About 2 million American Jews – whose ancestors gave their lives just so their children would maintain a Jewish identity – are at the forefront of antisemitism, leading the Boycott, Divest and Sanction movement against Israel.

What emerges from both surveys is that the radical fringe is growing wider each year. One cannot help but ask, how did we manage within the span of one generation to both lose so many of our finest sons and see them emerge among the greatest of antisemites today?

To answer this question, we must learn from our history, from the sin of the spies who were sent by the twelve tribes to tour the land of Israel, before the Jewish people entered it. Those spies were good people but did not believe in a prosperous future in the land, and so discouraged the people from entering it.

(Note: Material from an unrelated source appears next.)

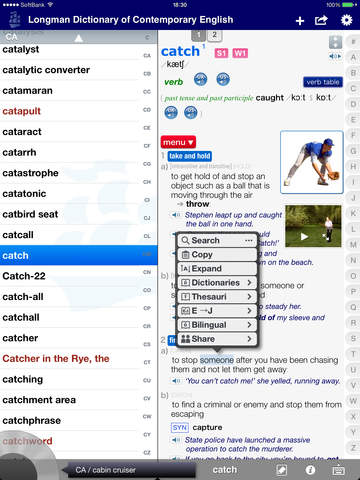 LDOCE (InApp) screenshot 7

For their lack of belief, they were erased from the nation and have no portion in the World to Come.

They saw the miracles of the Exodus from Egypt, but did not believe in the Jewish people's ability for revival. They knew the stories of the patriarchs but did not believe in the people's ability to return to the same virtues, faith and mission of being a light unto the nations.

This is precisely what happened to the parents of American Jews. About a century ago, they chose not to immigrate to Israel, believing that nothing would come of Theodor Herzl's vision and Edmond Rothschild's madness. They thought the Jewish people had no chance of becoming independent. They did not believe that Israel would again turn into a land of milk and honey.

Our Sages teach us that the Jewish people's belief in a prosperous future is tested in every generation. Whenever we choose to believe it – that God will never break the promises he made to his people – we win. Whenever we lose that belief, we pay the price, especially on Tisha b'Av.

Our generation has the same choice. If we think that Zionism is a thing of the past, then we do not believe in the future. Do we think that making aliyah and settling the land is the thing of the past? Or do we believe that the people of Israel have much more to develop, grow, and offer, and that we have a mission to bring blessings to the world, and inspire our brethren overseas to believe that they can return to the promised land.